J’ai l’impression merveilleuse d’assister à un tour de magie. La documentaliste me glisse à l’oreille : « Ah, on a oublié de te prévenir, c’est Silence on lit, ça dure 10 minutes… Faut que tu lises toi aussi… Tu as un livre ? Sinon je peux t’en passer un. » Oh oui j’ai toujours un livre ou deux sur moi, en ce moment surtout des contes amérindiens, alors j’ai fait comme tout le monde, je me suis assis et j’ai lu. Mais j’avoue que j’ai levé le nez plusieurs fois de mon volume pour admirer le silence et toutes ces têtes penchées sur des mots, chacune concentrée, recueillie, sachant des phrases, coupée du monde connecté et bruyant… 13h35 : nouvelle sonnerie. Fin de la parenthèse. Chacun replace son marque-page, ferme son livre, les affaires reprennent, où en étions-nous ?

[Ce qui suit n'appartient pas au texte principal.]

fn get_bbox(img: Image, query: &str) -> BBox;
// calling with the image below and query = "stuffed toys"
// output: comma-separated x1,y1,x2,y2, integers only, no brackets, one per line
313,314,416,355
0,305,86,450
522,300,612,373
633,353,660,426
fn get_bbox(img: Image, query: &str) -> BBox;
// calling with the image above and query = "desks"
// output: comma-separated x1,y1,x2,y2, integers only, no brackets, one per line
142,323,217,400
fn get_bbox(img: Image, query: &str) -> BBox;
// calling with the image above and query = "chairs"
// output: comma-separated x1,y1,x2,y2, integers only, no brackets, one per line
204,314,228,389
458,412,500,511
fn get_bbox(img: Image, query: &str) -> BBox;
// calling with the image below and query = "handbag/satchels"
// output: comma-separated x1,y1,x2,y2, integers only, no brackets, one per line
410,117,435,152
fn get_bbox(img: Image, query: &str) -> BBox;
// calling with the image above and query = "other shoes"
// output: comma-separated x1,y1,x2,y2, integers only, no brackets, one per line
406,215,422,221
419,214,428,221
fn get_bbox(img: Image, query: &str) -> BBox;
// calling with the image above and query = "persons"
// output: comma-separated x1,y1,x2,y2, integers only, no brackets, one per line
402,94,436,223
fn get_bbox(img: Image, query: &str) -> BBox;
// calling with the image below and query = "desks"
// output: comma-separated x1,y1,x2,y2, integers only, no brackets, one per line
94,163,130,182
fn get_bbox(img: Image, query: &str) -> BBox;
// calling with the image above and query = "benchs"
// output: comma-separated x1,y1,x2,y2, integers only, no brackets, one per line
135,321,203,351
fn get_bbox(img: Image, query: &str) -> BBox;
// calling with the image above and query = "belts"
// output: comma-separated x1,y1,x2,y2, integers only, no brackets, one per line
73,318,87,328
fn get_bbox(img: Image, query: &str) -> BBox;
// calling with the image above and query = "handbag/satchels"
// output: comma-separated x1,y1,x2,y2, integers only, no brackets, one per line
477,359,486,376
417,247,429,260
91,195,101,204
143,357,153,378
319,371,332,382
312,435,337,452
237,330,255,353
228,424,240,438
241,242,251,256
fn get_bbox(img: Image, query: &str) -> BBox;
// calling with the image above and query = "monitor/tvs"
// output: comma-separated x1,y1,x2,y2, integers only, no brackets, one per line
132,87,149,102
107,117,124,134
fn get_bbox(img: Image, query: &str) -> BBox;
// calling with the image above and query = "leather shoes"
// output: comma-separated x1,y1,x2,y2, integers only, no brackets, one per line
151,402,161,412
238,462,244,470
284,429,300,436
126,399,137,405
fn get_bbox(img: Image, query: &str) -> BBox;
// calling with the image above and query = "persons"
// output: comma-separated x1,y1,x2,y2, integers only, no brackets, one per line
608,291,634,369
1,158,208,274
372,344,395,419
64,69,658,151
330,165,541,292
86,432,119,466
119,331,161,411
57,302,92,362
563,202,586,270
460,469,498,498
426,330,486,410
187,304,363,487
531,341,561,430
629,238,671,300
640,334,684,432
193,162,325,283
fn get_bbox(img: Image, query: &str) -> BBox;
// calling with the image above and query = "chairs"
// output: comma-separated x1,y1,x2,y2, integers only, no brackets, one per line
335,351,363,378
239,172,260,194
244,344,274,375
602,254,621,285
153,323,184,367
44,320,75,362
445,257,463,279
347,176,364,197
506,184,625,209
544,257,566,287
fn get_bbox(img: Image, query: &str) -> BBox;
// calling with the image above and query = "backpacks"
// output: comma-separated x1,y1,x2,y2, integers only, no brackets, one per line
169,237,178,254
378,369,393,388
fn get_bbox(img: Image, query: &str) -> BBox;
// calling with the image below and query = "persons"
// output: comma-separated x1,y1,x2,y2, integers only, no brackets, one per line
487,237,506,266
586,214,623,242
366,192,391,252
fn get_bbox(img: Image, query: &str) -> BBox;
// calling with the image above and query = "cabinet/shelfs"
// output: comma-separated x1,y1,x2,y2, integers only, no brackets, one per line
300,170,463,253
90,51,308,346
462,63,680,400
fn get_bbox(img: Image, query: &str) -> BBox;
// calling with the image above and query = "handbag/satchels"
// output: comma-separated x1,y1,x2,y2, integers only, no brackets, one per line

Le miracle s’est renouvelé quatre fois, de 13h25 à 13h35. Je suis ébloui par cette initiative qui fonctionne comme sur des roulettes (du moins à l’endroit où je la regarde). Moi qui suis de tempérament si large, tolérant, libertaire, hostile au réglementaire, à l’autoritaire, à l’obligatoire… j’en viens à penser que la contrainte a du bon [réac ! mais j’avais averti] : pendant dix minutes dans ta journée, tu arrêtes tout, et tu lis, c’est tout, tu n’as pas le choix, tu me remercieras plus tard, dans 40 ans s’il le faut, quand tu récapituleras les mots que tu as gagnés, les idées, les images, les émotions, les histoires, les plaisirs. 

Ces collégiens-là lisent, voilà tout ce dont je peux témoigner. Sous contrainte pendant dix minutes, et librement, espérons-le, dans la foulée. Et de fait, ils ont du vocabulaire. Mille mercis et hommage à la jeune fille de 13 ans qui ce jour-là m’a appris le mot zemblanité, très beau et très pratique, sorte de contraire de la sérendipité.

(*) : Vertus que Daniel Pennac énumérait haut et fort il y a 25 ans dans Comme un roman, il avait raison, et qu’il clame encore aujourd’hui, il a raison.